[Task data — start]
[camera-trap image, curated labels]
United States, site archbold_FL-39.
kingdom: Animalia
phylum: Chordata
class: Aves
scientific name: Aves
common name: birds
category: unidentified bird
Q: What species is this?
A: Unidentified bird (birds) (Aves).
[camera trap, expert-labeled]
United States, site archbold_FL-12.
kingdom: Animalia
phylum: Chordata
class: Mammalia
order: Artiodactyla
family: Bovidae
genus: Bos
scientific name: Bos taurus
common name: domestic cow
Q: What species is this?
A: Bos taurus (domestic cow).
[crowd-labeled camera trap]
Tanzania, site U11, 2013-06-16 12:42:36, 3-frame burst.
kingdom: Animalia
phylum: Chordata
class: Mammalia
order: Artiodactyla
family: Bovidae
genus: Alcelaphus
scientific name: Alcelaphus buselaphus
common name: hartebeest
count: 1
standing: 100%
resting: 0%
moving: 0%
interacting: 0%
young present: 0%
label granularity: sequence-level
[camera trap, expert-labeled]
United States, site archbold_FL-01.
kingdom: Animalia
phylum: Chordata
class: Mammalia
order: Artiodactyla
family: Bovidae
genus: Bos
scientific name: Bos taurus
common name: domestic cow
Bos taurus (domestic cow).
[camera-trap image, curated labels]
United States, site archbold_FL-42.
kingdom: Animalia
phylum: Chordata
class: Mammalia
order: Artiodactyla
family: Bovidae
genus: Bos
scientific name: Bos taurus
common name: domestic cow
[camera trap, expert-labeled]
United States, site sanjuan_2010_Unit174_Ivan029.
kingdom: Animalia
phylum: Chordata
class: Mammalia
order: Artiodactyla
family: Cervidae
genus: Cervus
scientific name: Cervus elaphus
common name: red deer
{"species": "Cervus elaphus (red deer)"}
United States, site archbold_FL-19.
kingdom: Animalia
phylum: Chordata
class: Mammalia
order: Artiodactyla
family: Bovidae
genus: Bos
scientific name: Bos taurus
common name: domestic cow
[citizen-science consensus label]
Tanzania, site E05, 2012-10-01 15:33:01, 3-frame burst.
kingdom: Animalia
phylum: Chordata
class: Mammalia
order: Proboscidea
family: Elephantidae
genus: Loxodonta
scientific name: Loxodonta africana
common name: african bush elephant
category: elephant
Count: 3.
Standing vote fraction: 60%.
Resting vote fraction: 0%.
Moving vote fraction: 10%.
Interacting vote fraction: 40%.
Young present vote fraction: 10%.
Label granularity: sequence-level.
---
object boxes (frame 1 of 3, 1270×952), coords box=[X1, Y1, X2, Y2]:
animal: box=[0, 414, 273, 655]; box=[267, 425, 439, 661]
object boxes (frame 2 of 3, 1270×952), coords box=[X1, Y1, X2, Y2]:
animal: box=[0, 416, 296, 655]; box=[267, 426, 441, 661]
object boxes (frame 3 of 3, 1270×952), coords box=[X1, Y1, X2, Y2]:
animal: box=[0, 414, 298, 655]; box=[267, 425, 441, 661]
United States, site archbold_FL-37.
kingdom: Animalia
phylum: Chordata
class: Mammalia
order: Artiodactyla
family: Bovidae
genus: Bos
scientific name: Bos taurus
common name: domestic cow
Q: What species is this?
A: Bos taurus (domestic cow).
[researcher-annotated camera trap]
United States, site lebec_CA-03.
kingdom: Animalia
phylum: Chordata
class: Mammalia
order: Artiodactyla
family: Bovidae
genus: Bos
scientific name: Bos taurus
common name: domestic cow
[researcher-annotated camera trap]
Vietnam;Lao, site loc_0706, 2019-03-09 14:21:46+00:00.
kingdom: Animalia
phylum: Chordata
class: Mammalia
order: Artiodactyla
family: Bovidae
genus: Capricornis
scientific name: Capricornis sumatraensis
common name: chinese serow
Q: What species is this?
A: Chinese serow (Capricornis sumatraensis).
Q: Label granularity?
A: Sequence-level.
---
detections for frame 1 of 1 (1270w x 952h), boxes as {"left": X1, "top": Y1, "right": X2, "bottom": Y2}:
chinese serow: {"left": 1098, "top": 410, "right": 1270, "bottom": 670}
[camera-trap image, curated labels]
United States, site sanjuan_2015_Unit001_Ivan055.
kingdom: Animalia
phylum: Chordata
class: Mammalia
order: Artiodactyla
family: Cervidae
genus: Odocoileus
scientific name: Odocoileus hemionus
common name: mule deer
[Task data — finish]
How to complete this task: The entries above are to be retyped exactly.

Written response:
[camera-trap image, curated labels]
United States, site archbold_FL-39.
kingdom: Animalia
phylum: Chordata
class: Aves
scientific name: Aves
common name: birds
category: unidentified bird
Q: What species is this?
A: Unidentified bird (birds) (Aves).
[camera trap, expert-labeled]
United States, site archbold_FL-12.
kingdom: Animalia
phylum: Chordata
class: Mammalia
order: Artiodactyla
family: Bovidae
genus: Bos
scientific name: Bos taurus
common name: domestic cow
Q: What species is this?
A: Bos taurus (domestic cow).
[crowd-labeled camera trap]
Tanzania, site U11, 2013-06-16 12:42:36, 3-frame burst.
kingdom: Animalia
phylum: Chordata
class: Mammalia
order: Artiodactyla
family: Bovidae
genus: Alcelaphus
scientific name: Alcelaphus buselaphus
common name: hartebeest
count: 1
standing: 100%
resting: 0%
moving: 0%
interacting: 0%
young present: 0%
label granularity: sequence-level
[camera trap, expert-labeled]
United States, site archbold_FL-01.
kingdom: Animalia
phylum: Chordata
class: Mammalia
order: Artiodactyla
family: Bovidae
genus: Bos
scientific name: Bos taurus
common name: domestic cow
Bos taurus (domestic cow).
[camera-trap image, curated labels]
United States, site archbold_FL-42.
kingdom: Animalia
phylum: Chordata
class: Mammalia
order: Artiodactyla
family: Bovidae
genus: Bos
scientific name: Bos taurus
common name: domestic cow
[camera trap, expert-labeled]
United States, site sanjuan_2010_Unit174_Ivan029.
kingdom: Animalia
phylum: Chordata
class: Mammalia
order: Artiodactyla
family: Cervidae
genus: Cervus
scientific name: Cervus elaphus
common name: red deer
{"species": "Cervus elaphus (red deer)"}
United States, site archbold_FL-19.
kingdom: Animalia
phylum: Chordata
class: Mammalia
order: Artiodactyla
family: Bovidae
genus: Bos
scientific name: Bos taurus
common name: domestic cow
[citizen-science consensus label]
Tanzania, site E05, 2012-10-01 15:33:01, 3-frame burst.
kingdom: Animalia
phylum: Chordata
class: Mammalia
order: Proboscidea
family: Elephantidae
genus: Loxodonta
scientific name: Loxodonta africana
common name: african bush elephant
category: elephant
Count: 3.
Standing vote fraction: 60%.
Resting vote fraction: 0%.
Moving vote fraction: 10%.
Interacting vote fraction: 40%.
Young present vote fraction: 10%.
Label granularity: sequence-level.
---
object boxes (frame 1 of 3, 1270×952), coords box=[X1, Y1, X2, Y2]:
animal: box=[0, 414, 273, 655]; box=[267, 425, 439, 661]
object boxes (frame 2 of 3, 1270×952), coords box=[X1, Y1, X2, Y2]:
animal: box=[0, 416, 296, 655]; box=[267, 426, 441, 661]
object boxes (frame 3 of 3, 1270×952), coords box=[X1, Y1, X2, Y2]:
animal: box=[0, 414, 298, 655]; box=[267, 425, 441, 661]
United States, site archbold_FL-37.
kingdom: Animalia
phylum: Chordata
class: Mammalia
order: Artiodactyla
family: Bovidae
genus: Bos
scientific name: Bos taurus
common name: domestic cow
Q: What species is this?
A: Bos taurus (domestic cow).
[researcher-annotated camera trap]
United States, site lebec_CA-03.
kingdom: Animalia
phylum: Chordata
class: Mammalia
order: Artiodactyla
family: Bovidae
genus: Bos
scientific name: Bos taurus
common name: domestic cow
[researcher-annotated camera trap]
Vietnam;Lao, site loc_0706, 2019-03-09 14:21:46+00:00.
kingdom: Animalia
phylum: Chordata
class: Mammalia
order: Artiodactyla
family: Bovidae
genus: Capricornis
scientific name: Capricornis sumatraensis
common name: chinese serow
Q: What species is this?
A: Chinese serow (Capricornis sumatraensis).
Q: Label granularity?
A: Sequence-level.
---
detections for frame 1 of 1 (1270w x 952h), boxes as {"left": X1, "top": Y1, "right": X2, "bottom": Y2}:
chinese serow: {"left": 1098, "top": 410, "right": 1270, "bottom": 670}
[camera-trap image, curated labels]
United States, site sanjuan_2015_Unit001_Ivan055.
kingdom: Animalia
phylum: Chordata
class: Mammalia
order: Artiodactyla
family: Cervidae
genus: Odocoileus
scientific name: Odocoileus hemionus
common name: mule deer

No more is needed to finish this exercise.